What the task requires:
Beginning at the line with "Press the indicator next to", please repeat each line exactly through the end of the records below, including that first line and the last, but no pictures.

+ + +

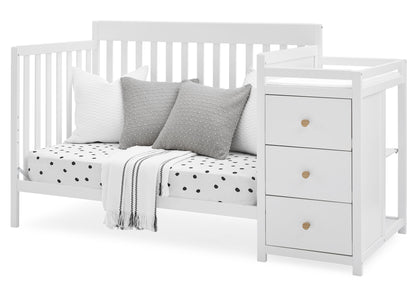 Flynn 5-in-1 Convertible Crib and Changer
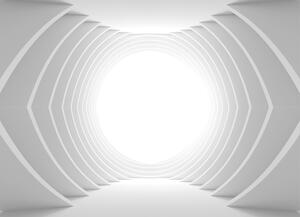 Malvis ® Tapeta 3D bílý tunel Vel. (šířka x výška): 144 x 105 cm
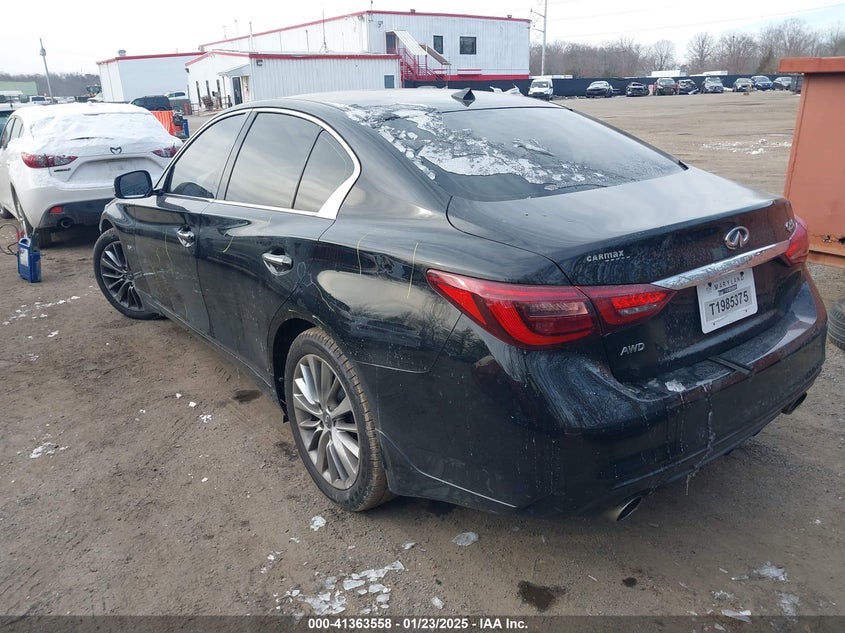 2019 INFINITI Q50 3.0T LUXE - JN1EV7AR5KM553514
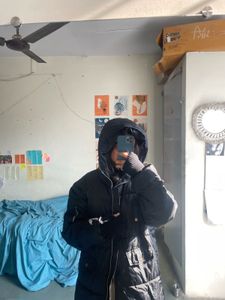Stylish Black Puffer Coat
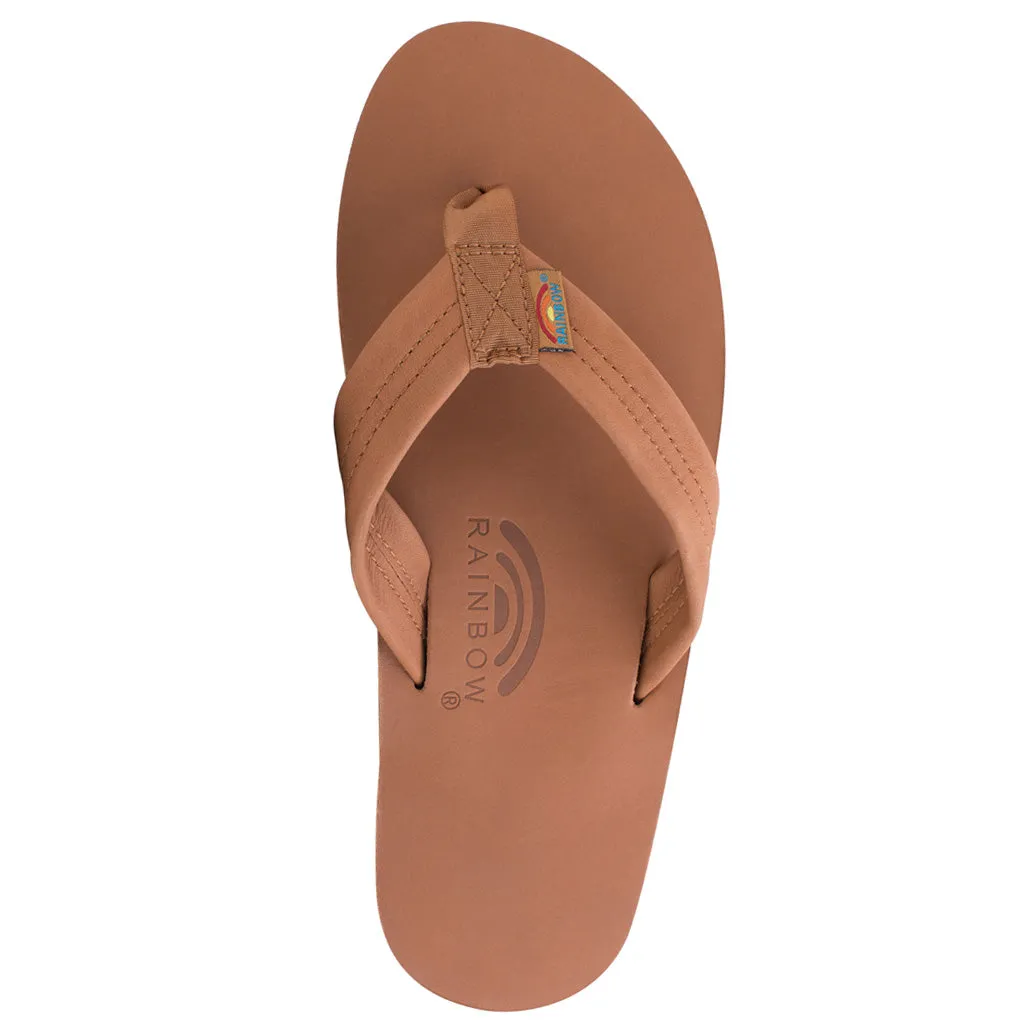 Rainbow Sandals Mens Premier/Classic Leather Single Layer With Arch - Tan/Brown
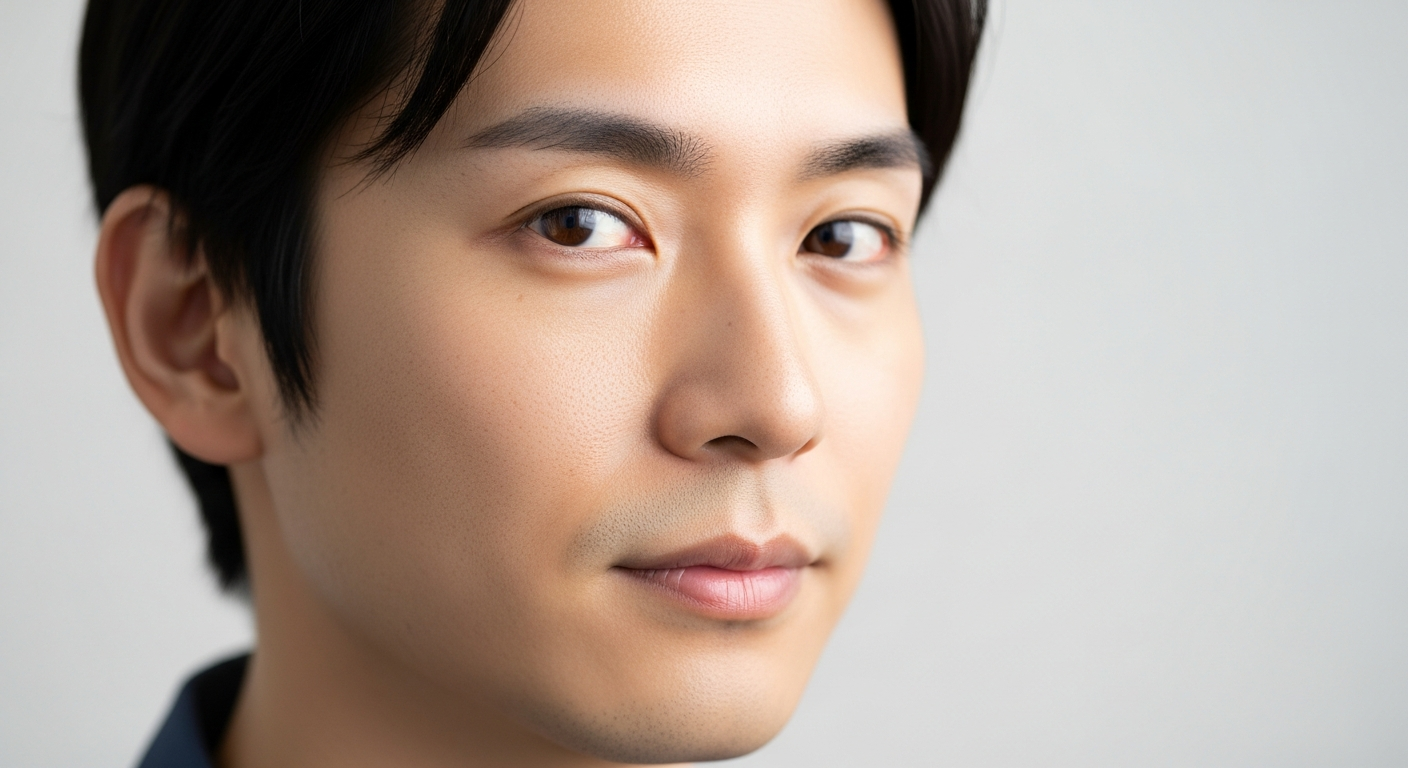 PDRNの抗炎症作用でニキビができにくい肌になった日本人男性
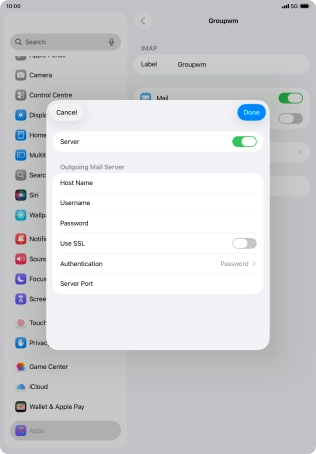 Press the indicator next to 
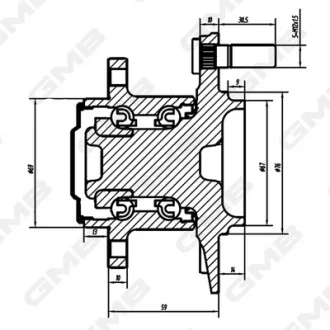 Маточина колеса задня Kia Soul 08-13 GMB GH35220
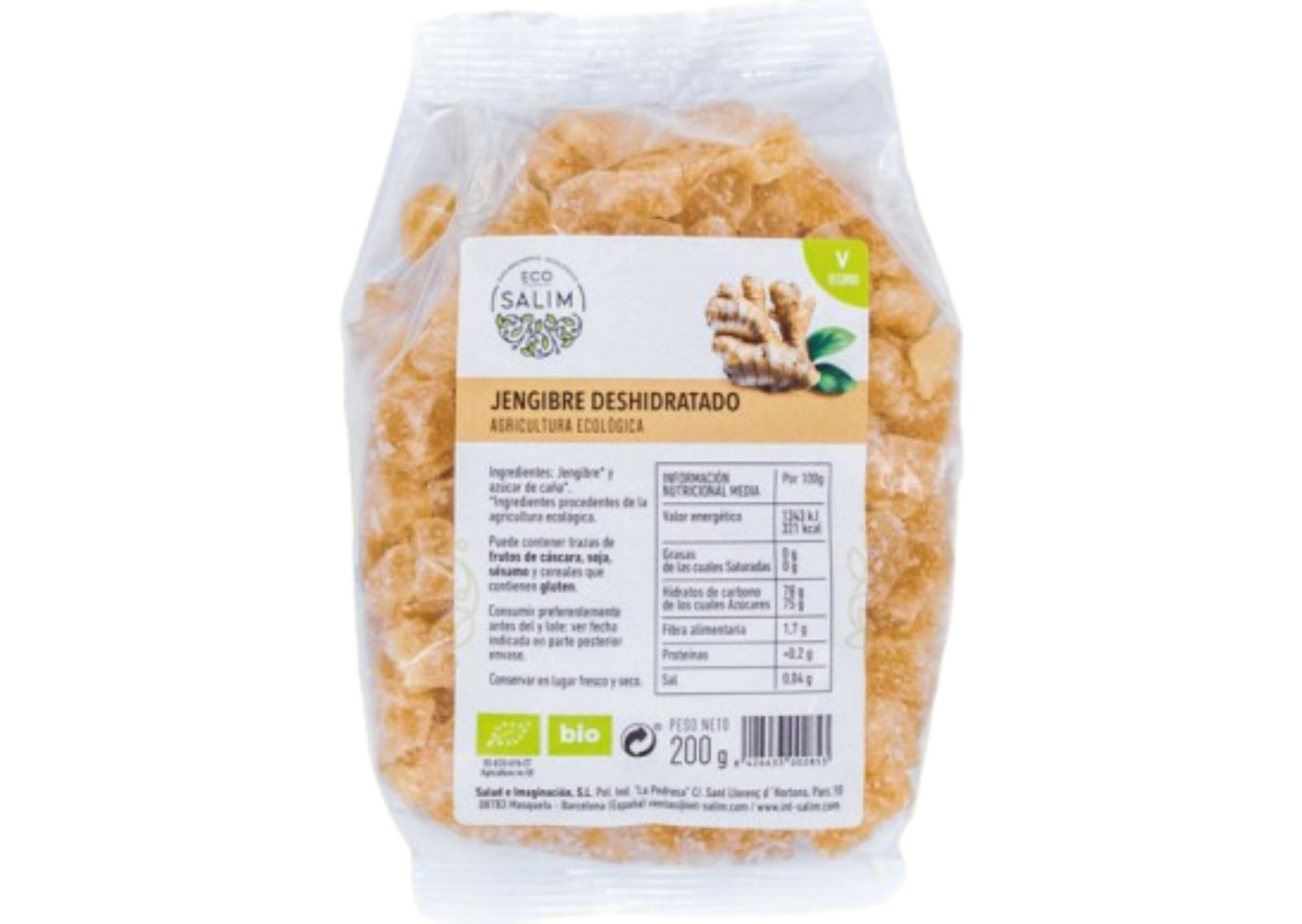 Gengibre Desidratado 200 gr | Eco Salim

+ + +

Response:
 Press the indicator next to 
 Маточина колеса задня Kia Soul 08-13 GMB GH35220
 Gengibre Desidratado 200 gr | Eco Salim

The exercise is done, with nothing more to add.